Der Anreiz, länger zu arbeiten und dafür steuerliche Vorteile zu erhalten, ist eine wirklich gute Idee, kann aber im Umfang kaum als Lösung des Problems angesehen werden. Festhalten sollte man daran aber dennoch, denn es verbirgt sich noch eine zweite positive Idee dahinter: die individuelle und freie Regelung des Einstiegs in das Rentenalter. Was aber hilft, das System zu sanieren?
Die sinnvolle Lösung
Eine Sanierung des Rentensystems ohne Bildung einer Kapitaldecke existiert nicht! Wenn wir uns fragen, warum andere Länder in der westlichen Welt bei der Finanzierung ihrer Rentenzahlungen wesentlich erfolgreicher als wir handeln, ist die Antwort: Kapitaldeckung, also das Bilden von Kapital und das erwirtschaften von Anlagerendite am Kapitalmarkt. Über diese Möglichkeit verfügen aber auch wir.

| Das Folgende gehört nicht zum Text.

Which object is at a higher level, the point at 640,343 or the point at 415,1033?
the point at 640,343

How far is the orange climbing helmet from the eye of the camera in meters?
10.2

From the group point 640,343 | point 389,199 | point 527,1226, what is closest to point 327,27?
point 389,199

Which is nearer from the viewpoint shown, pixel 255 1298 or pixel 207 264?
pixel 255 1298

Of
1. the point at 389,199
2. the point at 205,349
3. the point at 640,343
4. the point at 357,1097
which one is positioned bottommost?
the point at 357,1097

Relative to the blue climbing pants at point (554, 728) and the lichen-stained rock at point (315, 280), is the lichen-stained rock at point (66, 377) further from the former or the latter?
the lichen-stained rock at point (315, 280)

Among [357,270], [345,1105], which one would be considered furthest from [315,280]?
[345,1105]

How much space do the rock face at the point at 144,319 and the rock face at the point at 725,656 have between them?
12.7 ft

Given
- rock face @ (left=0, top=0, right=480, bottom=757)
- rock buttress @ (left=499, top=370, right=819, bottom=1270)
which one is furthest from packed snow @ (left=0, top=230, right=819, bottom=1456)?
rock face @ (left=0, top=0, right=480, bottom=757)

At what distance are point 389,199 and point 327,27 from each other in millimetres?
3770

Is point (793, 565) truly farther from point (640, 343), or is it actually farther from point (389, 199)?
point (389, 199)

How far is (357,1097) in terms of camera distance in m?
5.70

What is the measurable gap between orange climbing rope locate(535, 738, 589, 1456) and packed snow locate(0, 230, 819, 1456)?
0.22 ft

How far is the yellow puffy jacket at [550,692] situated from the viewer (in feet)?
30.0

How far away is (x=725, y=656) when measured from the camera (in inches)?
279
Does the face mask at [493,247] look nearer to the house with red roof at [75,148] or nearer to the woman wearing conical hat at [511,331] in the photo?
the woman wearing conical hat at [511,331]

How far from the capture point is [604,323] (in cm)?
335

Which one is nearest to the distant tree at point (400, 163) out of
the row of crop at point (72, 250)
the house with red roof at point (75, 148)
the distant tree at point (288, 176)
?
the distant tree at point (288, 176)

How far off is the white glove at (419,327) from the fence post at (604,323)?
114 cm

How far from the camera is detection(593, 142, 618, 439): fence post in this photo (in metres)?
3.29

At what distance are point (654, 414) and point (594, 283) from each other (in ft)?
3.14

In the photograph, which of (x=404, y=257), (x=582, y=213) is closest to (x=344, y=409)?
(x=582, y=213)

Die Form der betrieblichen Altersvorsorge wäre der Hebel. Arbeitgeber und Arbeitnehmer legen zusammen Geld in eine Rentenversicherung. Dafür sparen beide Beteiligte die Sozialabgaben und die Besteuerung der Beiträge. So entsteht eine Kapitaldecke statt eines Umlagebeitrags, die in der Langfristigkeit des Anlagezeitraums Erträge produziert. Alle haben etwas davon. Dieses Modell müsste in seinem Abschreibungsrahmen erweitert werden, und zwar wesentlich. Das setzt beim Staat Verzicht auf Steuern und Sozialabgaben voraus, bei Arbeitgeber und Arbeitnehmer die Bereitschaft auf eine zusätzliche finanzielle Leistung durch Beitragszahlung, anteilig kompensiert durch Steuer- und Abgabenfreiheit. Aber was zunächst als Opfer aussieht, ist tatsächlich langfristig die Sicherung einer auskömmlichen Rente. Ohne Opfer wird es nicht gehen! So ehrlich sollten wir sein. Und da es sich bei einer kapitalgedeckten Rente immer um das Ergebnis einer langfristigen Strategie handelt, werden viele Rentner bis zum erreichen des Anlageziels viele Einschnitte, also Rentenkürzungen der staatlichen Versorgung, hinnehmen müssen. Denn wie wir das Rentenniveau nach 2031 finanzieren, weiß heute noch niemand.
Wir haben das rechtzeitige Handeln verschlafen. Vor den Konsequenzen bewahrt uns niemand. Aber wir können etwas tun, wenn wir endlich akzeptieren, dass wir eigenverantwortlich handeln müssen. Übrigens: der Staat, dass sind wir, ausschließlich wir selbst!